Ten lawsuits seeking class action status have been filed by mineral rights owners against North Dakota oil/natural gas operators alleging the loss of millions of dollars in royalties due to large amounts of flared associated gas during the past six years.

Bismarck, ND-based attorney Derrick Braaten filed the lawsuits on behalf of 10 mineral rights owners spread over the major oil/gas-producing counties in the Bakken Shale play, including McKenzie, Williams, Mountrail and Divide counties. Named in the lawsuits are ten operators — Burlington Resources Oil and Gas Co. LP, Continental Resources Inc., Crescent Point Energy U.S. Corp., HRC Operating LLC, Marathon Oil Corp., Samson Resources Co., SM Energy Co., Statoil Oil and Gas LP, WPX Energy and XTO Energy Inc.

A separate lawsuit was filed against each company, and each listed eight causes of action, seeking to force the companies to pay damages. In addition to Braaten’s North Dakota-based law firm, four other law firms from Colorado, Texas, Montana and Wyoming with oil/gas and class action experience are representing the mineral rights owners.

Flaring has been a major concern of state and industry officials as the Bakken shale boom has grown (see Shale Daily, July 31). A law on the issue was passed earlier this year by the North Dakota state legislature (HB 1134) offering tax breaks to oil and natural gas operators as an incentive to cut flaring (see Shale Daily, May 1).

Ron Ness, president of the North Dakota Petroleum Council (NDPC), defended the operators, telling local news media that “nobody wants to capture that flare gas more than the oil operators; it is the value stream coming out of the well.” Ness argued that the operators are complying with state laws on flaring and working to reduce the amount of associated gas that is flared.

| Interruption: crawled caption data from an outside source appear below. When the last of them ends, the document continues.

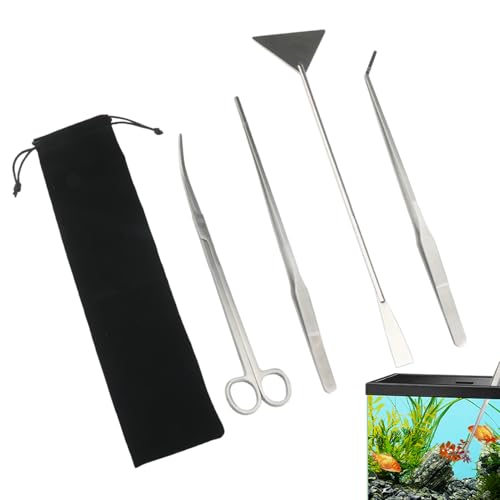 Youngwier Ciseaux D'Aquarium - Pincettes De Nettoyage Anti-Rouille 4 en 1,Spatule à Algues pour Bac à Poissons - pour La Taille Et L'Entretien pour Eau Douce, Eau Salée Et Maison
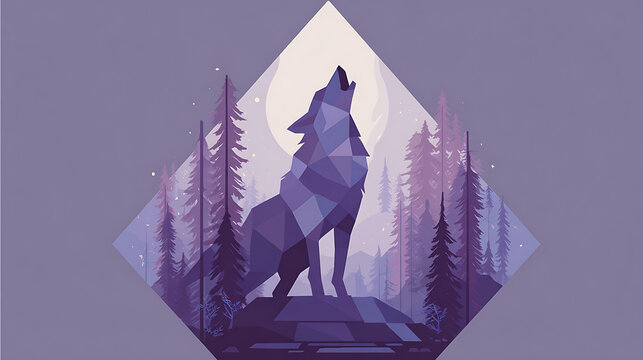 Howling wolf silhouette in a purple forest scene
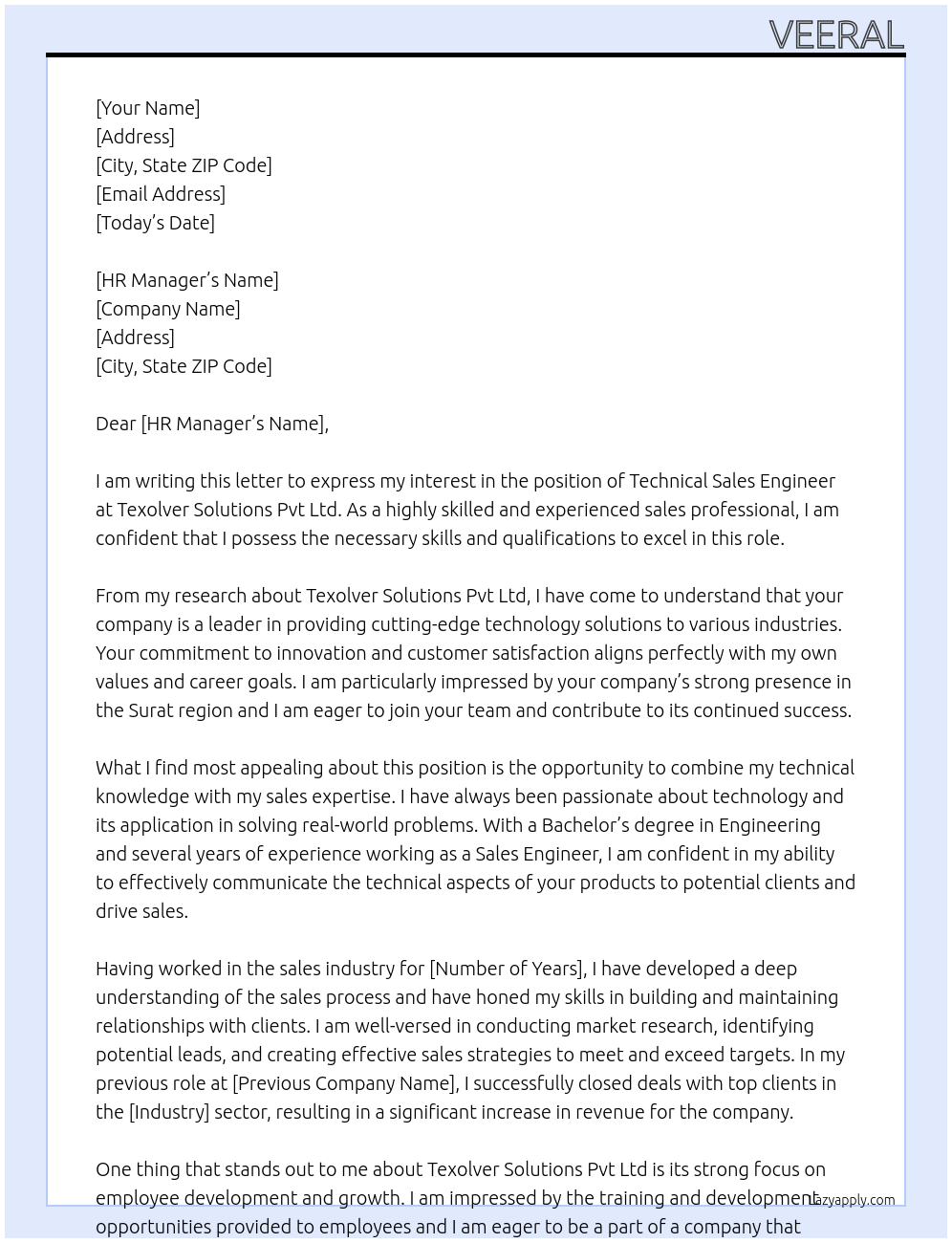 Technical Sales Engineer At Texolver Solutions Pvt Ltd Cover Letter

“The industry has invested more than $6 billion in new pipelines, processing plants and other infrastructure to move it from the wellhead to the marketplace,” said Terry Kovacevich, NDPC chairman and regional vice president for Marathon Oil. “This is a significant investment, but we are committed to making North Dakota the model of a modern, efficient and technology-driven oilfield.”

Reduced slightly in the most recent monthly statistics from 30% to 29% of produced gas, flaring is the subject of an industry task force now at work to make recommendations for cutting flaring to below 10% (see Shale Daily, Oct. 16).

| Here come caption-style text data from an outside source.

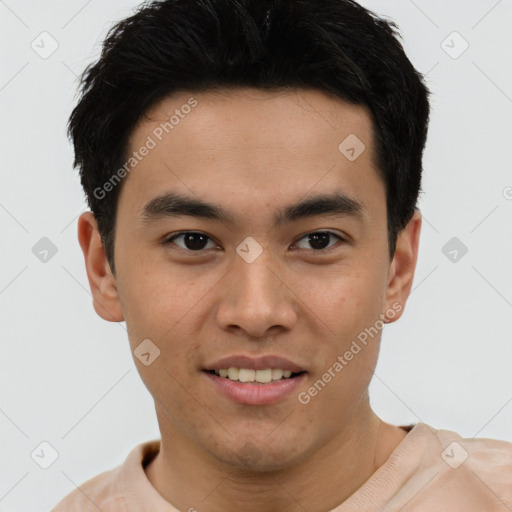 Joyful latino young-adult male with short  brown hair and brown eyes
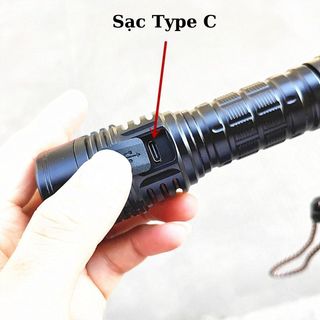 Đèn pin siêu sáng BT40 pro 4400 lumen đèn bin cầm tay pin 21700 chiếu xa hợp kim nhôm chống nước LED LHP531 50.3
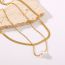 Fashion Gold Stainless Steel Double Layer Snake Bone Chain Pearl Necklace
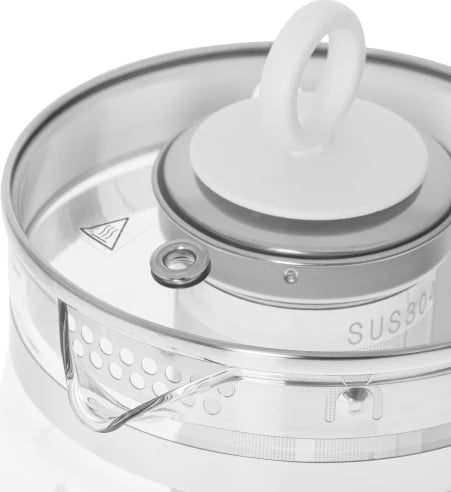 Zierëse uji qelqi Adler AD 1299 1.5 L me kontroll temperature dhe infuzor çaji, e bardhë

The lawsuits seek to force operators to comply with state law and pay royalties to mineral owners for the value of flared gas going back over the past six years, Braaten told local news media. State and industry officials do not agree that the operators are out of compliance with requirements on flaring, which are currently being examined for potential changes.

“The plaintiffs and class members they seek to represent in each case are western North Dakota mineral rights owners who potentially have lost millions of dollars in royalties due to producers’ practice of burning off large quantities of gas rather than selling it,” said Braaten, calling flaring a “controversial practice” that has grown from 3% in 1999 to more than 30% at times during the current drilling boom in the state.

Currently about 1,500 wells in the state are flaring gas, according to the plaintiffs’ filings. The plaintiffs point out that both wells connected to gas gathering and processing infrastructures and those still unconnected are part of the problem.

Justin Kringstad, director at the North Dakota Pipeline Authority, said in August that solid progress was made in catching up with the connection of wells to gathering systems. Of the current month’s 29% flaring total, 16% was from wells already connected, and the remaining 13% were still waiting for connections, Kringstad said.

Counsel for the royalty owners are five law firms from North Dakota, Colorado, Texas, Montana and Wyoming with oil and gas and class action experience.